A impossibilidade de helicópteros voarem na região, causada pela instabilidade do clima, faz com que a busca por desaparecidos e o resgate das famílias ilhadas siga apenas por meio terrestre no interior de Bento Gonçalves. As aeronaves do Exército que auxiliariam nos trabalhos não tiveram voos autorizados na manhã desta sexta-feira (3), segundo o prefeito Diogo Siqueira.
Uma equipe formada por cerca de 60 pessoas, entre bombeiros, Defesa Civil, prefeitura e voluntários avança como pode com quadriciclos, tratores e motocicletas até as áreas que sofreram com uma série de deslizamentos às margens da RS-431.
Davi Gallina, cinco anos, ficou três dias à espera do resgate junto ao padrinho George Neves, em uma casa da Linha Alcântara. Os pais, Dariane Norbert, 25, e Davison Gallina, 28, ficaram 48 horas sem notícias do filho, que foi resgatado na manhã desta sexta.
— O dindo mora aqui, tem um bar no lado do salão da comunidade, soubemos deles só na quinta à noite. Foi muita aflição — conta a mãe.
Junto do amigo Jaques Antônio Menegotto Júnior, 28, Davison acessou a localidade onde o filho estava com um veículo 4x4. No entanto, a maior parte do caminho foi feita a pé, em um resgate que durou cerca de quatro horas.
— Foi tenso, mas graças a Deus deu tudo certo, descemos um pouco de 4x4, um pouco de quadriciclo e depois a pé. Estou acabado — diz.
A situação mais cítrica é, justamente, registrada nas localidades de Linha Alcântara, Imaculada Conceição e Vale Aurora, onde há pessoas desaparecidas. Entre elas, o sogro de Sandro Migliavacca, 53, que mora em Linha Alcântara e está sumido desde a última quarta-feira(2). Com um quadriciclo, Migliavacca auxilia nas buscas.
— O amigo dele mora do lado, foi socorrido, mas ele não. Não conseguimos descer de nenhum lado, vamos tentar abrir uma picada (pequena trilha). Não se sabe se a casa está de pé, minha esposa não dorme. Ele resolveu descer pra dar comida para os gatos e não sabemos mais nada dele — conta.
A falta de acessos dificulta os trabalhos. Sem estradas, os caminhos percorridos pelas equipes são feitos entre parreirais, e uma trilha foi aberta em um trecho de mata. Pelo caminho estreito, o motorista César Panizzi, 41, acessou pela primeira vez as proximidades da casa que abandonou na última quarta-feira:
— Pegamos algumas coisas e fomos pra Bento, mas meu vizinho da frente, que chegou a me convidar pra ver como estava a situação da estrada, não foi mais visto.

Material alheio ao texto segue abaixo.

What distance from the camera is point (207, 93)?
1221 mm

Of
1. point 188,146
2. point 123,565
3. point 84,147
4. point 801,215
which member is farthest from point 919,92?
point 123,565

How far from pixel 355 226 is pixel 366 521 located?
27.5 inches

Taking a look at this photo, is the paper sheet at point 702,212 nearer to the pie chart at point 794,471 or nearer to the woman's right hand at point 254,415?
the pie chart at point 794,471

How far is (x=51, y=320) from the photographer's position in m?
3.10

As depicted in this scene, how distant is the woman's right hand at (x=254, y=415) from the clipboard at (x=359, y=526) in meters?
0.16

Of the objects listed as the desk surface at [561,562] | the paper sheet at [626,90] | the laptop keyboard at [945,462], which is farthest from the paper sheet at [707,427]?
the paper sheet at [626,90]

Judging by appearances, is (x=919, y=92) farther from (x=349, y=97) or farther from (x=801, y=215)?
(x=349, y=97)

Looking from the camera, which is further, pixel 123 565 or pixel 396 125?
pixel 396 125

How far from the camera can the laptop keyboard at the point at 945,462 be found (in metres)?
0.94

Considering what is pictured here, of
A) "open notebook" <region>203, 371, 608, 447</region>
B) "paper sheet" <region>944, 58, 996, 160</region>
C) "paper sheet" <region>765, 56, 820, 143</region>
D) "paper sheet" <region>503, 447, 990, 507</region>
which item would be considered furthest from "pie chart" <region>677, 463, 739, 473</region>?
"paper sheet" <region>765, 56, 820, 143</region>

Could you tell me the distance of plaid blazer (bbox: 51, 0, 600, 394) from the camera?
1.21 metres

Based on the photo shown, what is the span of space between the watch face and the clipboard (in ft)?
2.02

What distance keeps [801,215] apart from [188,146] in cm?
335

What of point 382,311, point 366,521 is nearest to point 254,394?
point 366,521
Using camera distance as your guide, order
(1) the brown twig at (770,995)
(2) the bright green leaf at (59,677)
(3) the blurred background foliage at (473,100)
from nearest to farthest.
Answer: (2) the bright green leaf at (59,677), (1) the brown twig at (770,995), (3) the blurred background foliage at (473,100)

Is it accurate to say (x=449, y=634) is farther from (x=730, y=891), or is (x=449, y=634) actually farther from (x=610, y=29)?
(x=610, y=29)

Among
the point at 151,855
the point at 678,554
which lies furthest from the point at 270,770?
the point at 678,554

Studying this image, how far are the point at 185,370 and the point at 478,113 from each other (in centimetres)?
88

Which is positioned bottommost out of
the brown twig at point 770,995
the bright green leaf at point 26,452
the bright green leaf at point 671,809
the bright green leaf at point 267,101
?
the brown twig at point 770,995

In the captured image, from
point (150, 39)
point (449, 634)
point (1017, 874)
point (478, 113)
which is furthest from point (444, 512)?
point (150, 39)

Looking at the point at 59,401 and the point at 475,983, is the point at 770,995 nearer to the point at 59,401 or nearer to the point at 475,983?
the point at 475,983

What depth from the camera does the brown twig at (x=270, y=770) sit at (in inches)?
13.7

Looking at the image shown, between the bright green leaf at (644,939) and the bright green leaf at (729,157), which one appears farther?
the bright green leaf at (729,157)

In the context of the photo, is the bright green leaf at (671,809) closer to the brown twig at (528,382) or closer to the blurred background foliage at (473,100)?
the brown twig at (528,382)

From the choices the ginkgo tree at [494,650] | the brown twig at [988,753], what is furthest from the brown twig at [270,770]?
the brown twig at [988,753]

Primeiras pessoas resgatadas
A professora de Ciências Juraci Fedrigo, 65, mora há cinco anos em Linha Alcântara e leciona em escolas estaduais do interior. Chegou ao salão comunitário de Faria Lemos no final da tarde de quinta-feira (2), depois de um longo percurso até ficar em segurança junto da filha.
— Eu não faço a menor ideia de como está nossa casa. Subimos por uma estrada com trator, depois a pé por uma trilha de barro, depois mais trator, outra trilha e muita subida, até que chegamos. Foram umas três horas de subida por dentro de parreirais e mato.
Quem também dormiu no salão comunitário e não sabe como está a própria casa foi a família de Erci Caetano, 46, que junto do marido, dois filhos e da sogra, foi resgatada na comunidade de Veríssimo de Mattos, próximo ao Distrito de Tuiuty:
— Saímos de casa na quarta-feira (1) de manhã a pedido da Defesa Civil, fomos ao salão da comunidade de Veríssimo e, de madrugada, caiu tudo. Metade da vila não se enxerga mais —lamenta.
Animais salvos
A família Lunardi está agora toda reunida. Um acesso, por onde passam quadriciclos, possibilitou o resgate de dois cães da raça pastor alemão que precisaram ser deixados quando a família saiu de casa, ainda na quarta. Na caçamba de uma camionete, Apolo e Verona, ambos com nove anos, chegaram ao salão paroquial da comunidade de Faria Lemos como um suspiro de esperança em meio a aflição na busca por desaparecidos.
— Não tínhamos dimensão do que era, pensamos em voltar no outro dia, mas não deu. Foi difícil deixar eles lá, na primeira oportunidade voltamos e consegui ver que a casa também graças a Deus está no lugar — disse Guilherme Lunardi.